§ **TEXTE FOURNI**:
......

1. Les systèmes financiers produisent ex ante de l’information relative aux entreprises et allouent les capitaux vers leur usage le plus efficace. En effet, avant de procéder à un placement financier, il est nécessaire d’évaluer les entreprises, leurs dirigeants et les conditions de marché, or une telle évaluation est coûteuse. Les épargnants peuvent ne pas avoir individuellement la capacité ou la volonté de collecter et de traiter l’information relative aux placements possibles, auquel cas ils se montreront réticents à placer leur épargne. Les intermédiaires financiers peuvent entreprendre cette coûteuse recherche d’informations à la place des épargnants. La réduction subséquente des coûts d’acquisition d’information et la meilleure évaluation ex ante des opportunités de placements conduisent à une amélioration dans l’allocation des ressources et à une accélération de la croissance. Si les intermédiaires financiers identifient les entrepreneurs les plus à même d’initialiser de nouveaux biens et procédés productifs, ils pourront en outre stimuler l’innovation technologique.

......

§ **EXTRAITS DE DONNÉES**:
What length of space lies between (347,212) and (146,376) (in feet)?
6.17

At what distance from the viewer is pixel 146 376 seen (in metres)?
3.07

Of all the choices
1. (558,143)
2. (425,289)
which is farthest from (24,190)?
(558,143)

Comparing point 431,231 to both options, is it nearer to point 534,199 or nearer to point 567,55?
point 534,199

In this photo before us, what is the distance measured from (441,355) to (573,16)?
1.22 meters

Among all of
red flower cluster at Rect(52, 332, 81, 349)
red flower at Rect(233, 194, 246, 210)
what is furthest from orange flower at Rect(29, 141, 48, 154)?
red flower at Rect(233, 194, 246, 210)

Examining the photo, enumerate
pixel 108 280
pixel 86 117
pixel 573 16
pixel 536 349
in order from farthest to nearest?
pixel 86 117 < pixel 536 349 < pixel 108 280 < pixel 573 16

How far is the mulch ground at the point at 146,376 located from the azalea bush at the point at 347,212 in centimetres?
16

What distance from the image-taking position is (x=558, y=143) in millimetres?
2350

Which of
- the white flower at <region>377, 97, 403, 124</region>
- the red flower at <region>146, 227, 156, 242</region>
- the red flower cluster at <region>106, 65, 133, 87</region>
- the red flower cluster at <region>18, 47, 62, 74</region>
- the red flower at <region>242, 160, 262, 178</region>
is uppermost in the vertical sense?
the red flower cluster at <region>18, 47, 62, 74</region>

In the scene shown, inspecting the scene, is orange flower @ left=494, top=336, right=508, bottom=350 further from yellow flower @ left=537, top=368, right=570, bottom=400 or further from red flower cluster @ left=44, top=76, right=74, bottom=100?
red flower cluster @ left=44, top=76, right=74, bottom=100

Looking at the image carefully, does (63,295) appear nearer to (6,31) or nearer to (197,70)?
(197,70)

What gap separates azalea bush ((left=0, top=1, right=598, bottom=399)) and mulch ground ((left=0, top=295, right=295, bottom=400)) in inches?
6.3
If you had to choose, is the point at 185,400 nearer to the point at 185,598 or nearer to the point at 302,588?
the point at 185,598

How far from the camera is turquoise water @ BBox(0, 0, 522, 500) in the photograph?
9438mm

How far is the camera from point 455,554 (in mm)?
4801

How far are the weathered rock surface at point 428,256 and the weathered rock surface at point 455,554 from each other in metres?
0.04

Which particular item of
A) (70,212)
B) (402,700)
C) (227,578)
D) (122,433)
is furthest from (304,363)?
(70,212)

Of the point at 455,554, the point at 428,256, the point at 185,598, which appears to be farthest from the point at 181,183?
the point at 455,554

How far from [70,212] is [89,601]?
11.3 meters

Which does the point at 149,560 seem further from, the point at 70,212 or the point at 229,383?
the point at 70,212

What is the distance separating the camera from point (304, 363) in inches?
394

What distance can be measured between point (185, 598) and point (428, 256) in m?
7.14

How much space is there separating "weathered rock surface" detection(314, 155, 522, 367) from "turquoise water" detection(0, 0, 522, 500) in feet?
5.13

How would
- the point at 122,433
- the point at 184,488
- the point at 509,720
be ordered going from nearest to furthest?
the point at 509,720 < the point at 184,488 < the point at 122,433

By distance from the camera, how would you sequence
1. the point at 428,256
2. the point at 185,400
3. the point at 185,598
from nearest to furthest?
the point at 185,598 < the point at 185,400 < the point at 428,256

......

§ **CONSIGNES DE L'EXERCICE**:
1. D'après le texte sur les systèmes financiers, qui peut entreprendre la coûteuse recherche d'informations à la place des épargnants ?
2. Résumez sous forme de liste le paragraphe du texte sur les systèmes financiers qui commence par « Les systèmes financiers produisent ex ante », en gardant ses faits principaux.
3. Écrivez la suite du texte sur les systèmes financiers, à partir de sa dernière phrase.
Le matériel n'est pas nécessaire pour faire l'exercice.

§ **RÉPONSES**:
1. Les intermédiaires financiers.

2.
- Les systèmes financiers produisent ex ante de l'information sur les entreprises et dirigent les capitaux vers leur usage le plus efficace.
- Avant un placement, il faut évaluer les entreprises, leurs dirigeants et les conditions de marché, ce qui est coûteux.
- Les épargnants n'ont pas toujours la capacité ou la volonté de collecter et de traiter cette information, et hésitent alors à placer leur épargne.
- Les intermédiaires financiers peuvent faire cette recherche à leur place.
- La baisse des coûts d'information et une meilleure évaluation des placements améliorent l'allocation des ressources et accélèrent la croissance.
- En repérant les entrepreneurs les plus aptes à lancer de nouveaux biens et procédés, les intermédiaires peuvent aussi stimuler l'innovation technologique.

3.
2. Les systèmes financiers assurent ex post une surveillance des investissements et améliorent la gouvernance d’entreprise. Le degré auquel les fournisseurs de capitaux peuvent surveiller et influencer l’utilisation des capitaux par les entreprises a des répercussions sur les décisions d’épargne et d’allocation des ressources. Les marchés boursiers peuvent stimuler la gouvernance d’entreprise en reflétant efficacement l’information relative aux entreprises dans le cours des actions. Un intermédiaire financier, en mobilisant l’épargne de nombreux individus et en la prêtant aux entreprises, va jouer un rôle de « surveillant délégué » au bénéfice des épargnants et permettre ainsi une diminution des coûts agrégés de surveillance. Puisque les intermédiaires financiers nouent des relations de long terme avec les entreprises, les coûts associés à l’acquisition d’informations s’en trouveront également diminués. La gouvernance d’entreprise sera renforcée et le rationnement du crédit contenu, ce qui permet en définitive une accélération de la productivité, de l’accumulation du capital et finalement de la croissance.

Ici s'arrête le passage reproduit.